L’uomo nuovo

 

🎤 Massimo Popolizio legge “I fratelli Karamazov” [libro XI, cap. IV]

✏️ Andrea Spinelli ritrae Paolo Setti Carraro, Marisa Fiorani, Fabio Caltabiano e Giuseppe Di Matteo insieme a Fëdor Michajlovič Dostoevskij

Il nostro impegno in memoria delle vittime innocenti delle mafie, per ricucire gli strappi 🌹

Carcere di Bollate, 19.3.2024

Fratello, in questi due mesi, nel mio intimo, mi sono sentito un uomo nuovo, in me è risorto un uomo nuovo! Era rinchiuso dentro di me, ma non si sarebbe mai manifestato se non fosse stato per questo colpo. Terribile! E che importa se dovrò trascorrere nelle miniere vent’anni a spaccare i minerali con il martello, questo non mi fa affatto paura, ho paura di ben altro: ho paura che si allontani da me l’uomo risorto!
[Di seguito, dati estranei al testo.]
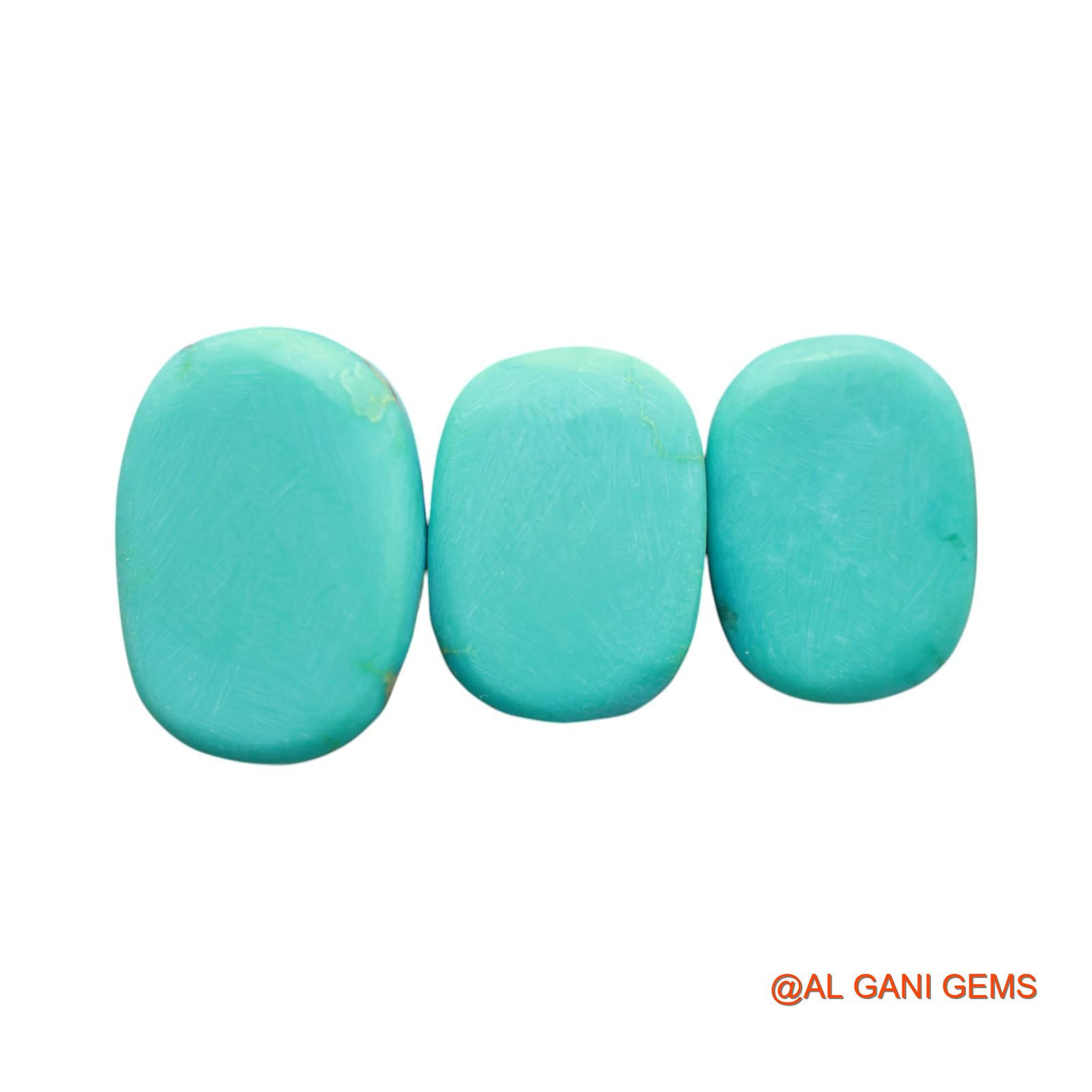 52.00 Cts Unheated Arizona Turquoise Loose Gemstone Fancy Rough Natural 3 Pcs 13X18X4 TO 15X21X9 MM TR-24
Anche lì, nelle miniere, sotto terra, ci si può trovare al proprio fianco il cuore umano di un ergastolano, di un assassino e si può fare amicizia con lui, giacché anche lì si può vivere, amare e soffrire! Si può far rinascere e resuscitare in quell’ergastolano un cuore raggelato, si può curarlo per anni e portare dal buio alla luce un’anima sublime, una coscienza sofferente, si può dare la vita a un angelo, resuscitare un eroe! E ce ne sono molti, a centinaia, e noi siamo tutti colpevoli per loro! Altrimenti perché avrei sognato quella “creatura” proprio in quel momento? “Perché è povera quella creatura?” È stata una profezia per me in quel momento! È per quella “creatura” che sono pronto ad andare. Perché siamo tutti colpevoli per tutti gli altri. Per tutte le “creature”, perché ci sono i bambini piccoli e quelli adulti. Sono tutte “creature”. Ci andrò per tutti, poiché qualcuno ci dovrà pure andare. Non ho ucciso nostro padre, ma devo andare. Lo accetto! Ho pensato a tutto questo mentre mi trovavo… fra queste mura scalcinate. Quelli sono molti, sono centinaia là, sotto terra, con i martelli in mano. Oh, sì, staremo in catene e non ci sarà libertà, ma allora, nel nostro grande dolore, noi resusciteremo in quella gioia senza la quale l’uomo non può vivere né Dio esistere, giacché Dio dà gioia, è il suo grande privilegio… Signore, che l’uomo si sciolga nella preghiera! Come potrei vivere sotto terra senza Dio? Rakitin mente: se cacciassero Dio dalla terra, noi gli daremmo rifugio sotto terra. È impensabile che l’ergastolano viva senza Dio, persino più impensabile che per un uomo libero! E allora noi, uomini del sottosuolo, dalle viscere della terra innalzeremo un tragico inno a Dio, presso il quale è la gioia! Evviva Iddio e la sua gioia! Io lo amo!» A Mitja mancava quasi il fiato mentre pronunciava questo discorso sconclusionato. Era impallidito, le labbra gli tremavano e dagli occhi gli rotolavano lacrime sul viso.
«No, la vita è ricca, c’è vita persino sotto terra!», ricominciò. «Tu non ci crederai, Aleksej, a quanta voglia io abbia di vivere, quale brama di esistere e conoscere sia sorta in me proprio tra queste mura scalcinate! Rakitin questo non lo può capire, quello che gli preme è costruire un edificio e dare in affitto gli appartamenti, ma io aspettavo te. E che cos’è la sofferenza? Non la temo, anche se fosse sconfinata. Adesso non ho paura, prima sì. Sai, forse, al processo non risponderò nemmeno… E mi sembra di avere tanta di quella forza in questo momento da poter sconfiggere tutto, tutte le sofferenze, pur di poter dichiarare e dire a me stesso ogni istante: io sono! Fra mille tormenti: io sono! Al rogo: io sono! Me ne sto attaccato alla colonna, ma esisto, vedo il sole, e se non vedo il sole, so che c’è. E sapere che c’è il sole, è già tutta la vita. Alëša, mio cherubino, tutte queste filosofie mi ammazzano, che vadano al diavolo!